* WORK ITEM: List all lines of the data containing the word "Itemid".

Plain-text document sources
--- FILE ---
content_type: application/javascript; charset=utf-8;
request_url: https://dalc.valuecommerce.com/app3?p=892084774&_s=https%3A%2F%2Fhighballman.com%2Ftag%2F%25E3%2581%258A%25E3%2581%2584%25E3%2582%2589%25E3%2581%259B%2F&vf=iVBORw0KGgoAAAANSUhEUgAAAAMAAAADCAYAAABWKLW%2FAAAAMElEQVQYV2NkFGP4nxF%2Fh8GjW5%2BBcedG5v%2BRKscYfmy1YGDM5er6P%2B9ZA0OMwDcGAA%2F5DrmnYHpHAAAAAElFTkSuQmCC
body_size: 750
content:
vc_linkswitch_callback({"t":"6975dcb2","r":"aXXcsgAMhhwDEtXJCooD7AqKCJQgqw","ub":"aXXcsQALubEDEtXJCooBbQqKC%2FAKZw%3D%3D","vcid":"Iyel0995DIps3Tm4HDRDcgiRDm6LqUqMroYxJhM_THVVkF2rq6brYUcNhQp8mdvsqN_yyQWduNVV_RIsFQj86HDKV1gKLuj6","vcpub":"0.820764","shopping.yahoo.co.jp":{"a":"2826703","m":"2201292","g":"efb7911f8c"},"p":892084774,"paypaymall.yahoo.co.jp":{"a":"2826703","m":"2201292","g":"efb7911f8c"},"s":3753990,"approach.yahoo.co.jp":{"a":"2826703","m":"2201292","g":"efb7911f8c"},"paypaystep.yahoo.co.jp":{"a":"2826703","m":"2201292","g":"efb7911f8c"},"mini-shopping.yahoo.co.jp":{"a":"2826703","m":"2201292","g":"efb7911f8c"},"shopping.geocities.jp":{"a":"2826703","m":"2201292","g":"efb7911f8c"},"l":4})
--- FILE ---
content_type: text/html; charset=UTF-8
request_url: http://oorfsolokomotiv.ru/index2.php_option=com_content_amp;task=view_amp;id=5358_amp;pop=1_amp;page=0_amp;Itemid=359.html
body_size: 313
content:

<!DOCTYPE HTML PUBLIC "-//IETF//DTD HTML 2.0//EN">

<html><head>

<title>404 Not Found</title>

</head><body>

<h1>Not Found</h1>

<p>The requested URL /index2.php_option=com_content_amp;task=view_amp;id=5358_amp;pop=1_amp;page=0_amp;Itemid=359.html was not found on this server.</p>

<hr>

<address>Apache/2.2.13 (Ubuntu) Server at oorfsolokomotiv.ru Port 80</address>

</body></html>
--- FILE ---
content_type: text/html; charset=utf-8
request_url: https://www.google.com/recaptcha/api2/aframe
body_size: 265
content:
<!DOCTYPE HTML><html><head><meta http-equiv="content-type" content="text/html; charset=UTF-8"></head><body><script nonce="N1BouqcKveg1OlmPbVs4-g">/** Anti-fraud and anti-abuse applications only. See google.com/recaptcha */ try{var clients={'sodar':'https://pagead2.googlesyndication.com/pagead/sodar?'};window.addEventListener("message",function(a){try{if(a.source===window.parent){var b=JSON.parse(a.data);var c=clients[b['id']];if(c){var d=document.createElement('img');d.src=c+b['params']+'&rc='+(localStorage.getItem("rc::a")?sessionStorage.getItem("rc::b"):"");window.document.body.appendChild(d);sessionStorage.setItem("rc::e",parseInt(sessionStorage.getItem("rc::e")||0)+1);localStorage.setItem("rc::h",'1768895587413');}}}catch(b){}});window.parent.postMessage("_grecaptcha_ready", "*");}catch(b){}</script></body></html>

* WRITTEN SOLUTION:
request_url: http://oorfsolokomotiv.ru/index2.php_option=com_content_amp;task=view_amp;id=5358_amp;pop=1_amp;page=0_amp;Itemid=359.html
<p>The requested URL /index2.php_option=com_content_amp;task=view_amp;id=5358_amp;pop=1_amp;page=0_amp;Itemid=359.html was not found on this server.</p>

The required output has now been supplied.